Fear of the unknown is something that is hardwired into everyone. That fear of vague shapes that go bump in the dark is what drives director John Carpenter’s 1978 horror classic Halloween. With its pale-masked killer moved silently through the new, killing his victims with impassive, almost unnoticing eyes, the film spawned a franchise of an additional eight installments of varying quality.
But despite, or maybe because of the series long popularity, the producers have taken a cue from last year’s James Bond franchise reboot Casino Royale, they have brought in rocker turned writer/director Rob Zombie to take us back to the formative years of Michael Myers and retell the story of Michael Myers’ first night of murder. The result is a film that is much a psychological horror film as it is a straight forward slasher. But is this what fans want- Michael Myers, figuratively and at one point nearly literally, on a shrink’s couch?
Using the film’s entire first act as an extended prologue to show audiences what forces formed the famous screen slasher, Zombie gives us Michael, played with a disturbing conviction by Daeg Faerch, as the middle child in a rather fractured family living in the suburbia of Haddonfield, Illinois. His father has died some time earlier and in his place is a drunken abusive man his mother is involved with. While his older sister is supposed to take care of him while mother Myers is at work, she ignores him in favor of having sex with her boyfriend. While his mother tries to keep the family together, her job at the local strip club brings a separate set of problems for Michael at school. It is this combination of factors that slowly erode the young 10-year-old’s soul until one Halloween night he brutally and coldly kills his step father, his sister and her boyfriend.
Following a trial, Myers is committed to a sanitarium where Dr. Dam Loomis (Malcolm McDowell) tries to heal the boy’s shattered psyche. Over time he realizes that there is no help for the boy and sees to it that Michael remains incarcerated for the rest of his life. Fifteen years pass and Michael Myers (Taylor Mane) grows up to be a hulking, now mute, behemoth. He manages to escape and immediately makes his way back to his hometown in search of his sister (Scout Taylor-Compton) with Loomis in hot pursuit.
By now a seasoned horror vet, Zombie displays a fairly restrained hand here compared to his much higher stylized House Of 1000 Corpses (2003) and The Devil’s Rejects (2005). He still makes several interesting choices. Two highly emotional scenes in the film’s first half are allowed to play out almost in pantomime while sirens blare on the soundtrack. Another scene, set on the evening young Michael Myers will kill part of his family, Zombie shows the boy sitting alone on the curb, while the other neighborhood children enjoy their night of trick-or-treating around him. Is he asking us to sympathize with young Myers as we are made privy to the last moments of humanity slipping away from the child?

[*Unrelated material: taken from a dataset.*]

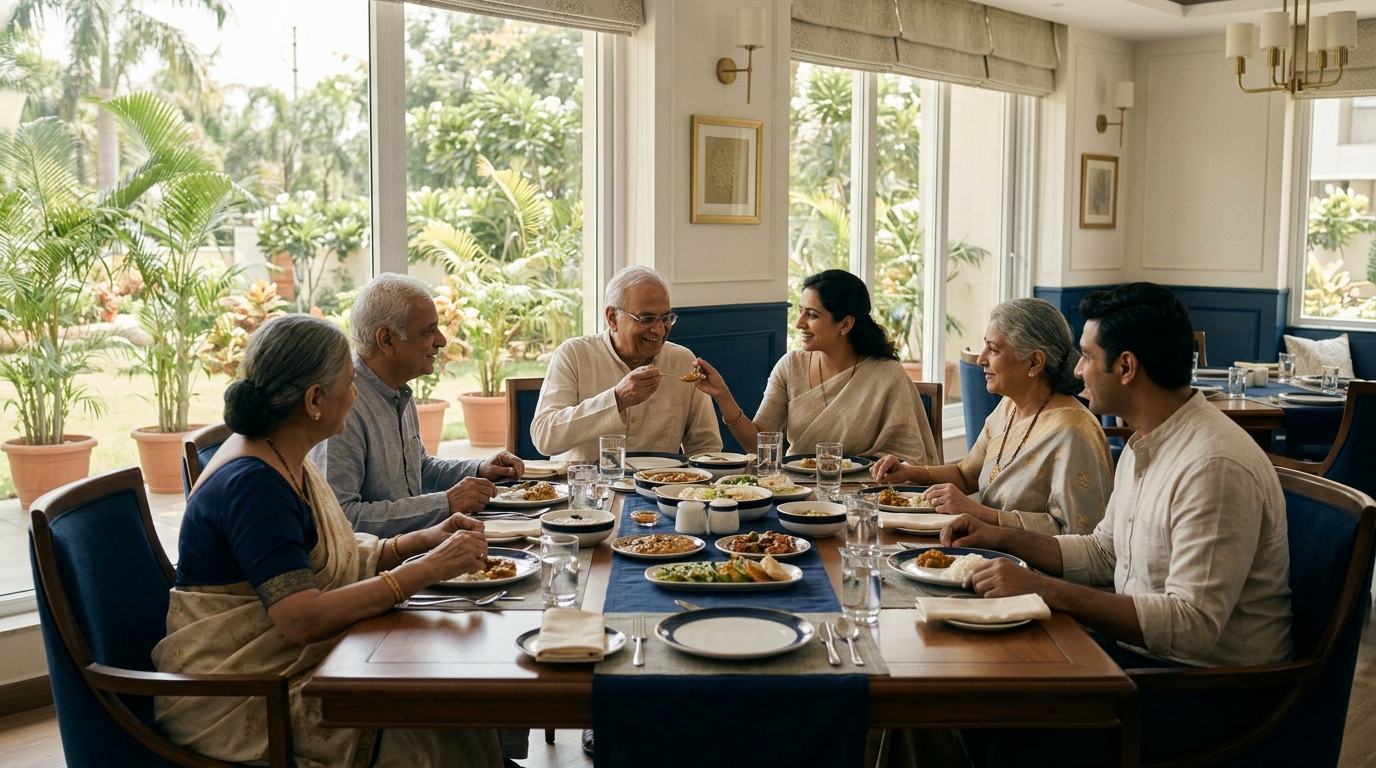 Indian seniors sharing board games and conversation — dignified companionship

But this film is not all reinvention. Several key elements and set pieces from Carpenter’s original remain. Unfortunately, once the adult Michael Myers returns to Haddonfield, Zombie follows the original a bit too closely. Audiences familiar with the original will find the similarities undercut any sense of tension Zombie is trying to build. But still, Zombie knows his material, and the by extension the horror genre in general, quite well and packs his cast with many genre vets, even pulling better-than-usual performances from some.

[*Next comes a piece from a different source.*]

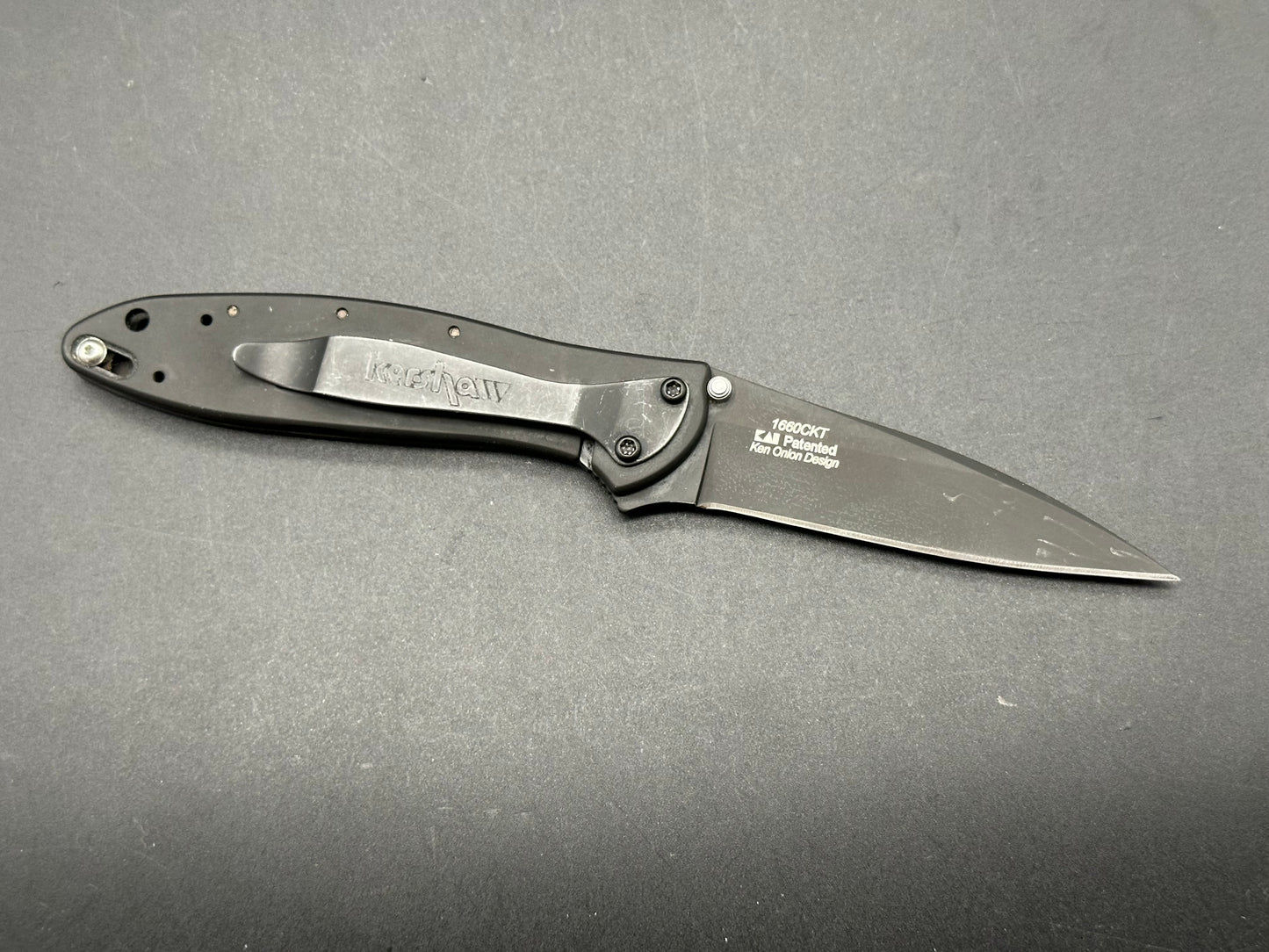 Kershaw Leek Black Aluminum Liner Lock (3" 14C28N Black blade)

While interesting and an often energetic revisit to the original material, Zombie’s Halloween is no threat to the classic status of the original. There are several holes in the script’s logic that stand out. Zombie spends plenty of time establishing why the young Michael Myers would kill the family members he does, but makes sure to show that Myers spares his baby sister, due to her innocence. Then why is his first act upon escaping from the sanitarium to return to his hometown to kill his now-teenaged sister? For that matter, how does he even identify her? How does he gain access to some of the houses he commits his murders in?
While the dark, unknowable Shape of the original Halloween delivered plenty of scares, the spotlight that Zombie shines on it to reveal a much more dimensional Michael Myers is equally scary in its own way. Unfortunately, that light also illuminates some other faults that keep this new version from reaching the same heights as Carpenter’s original.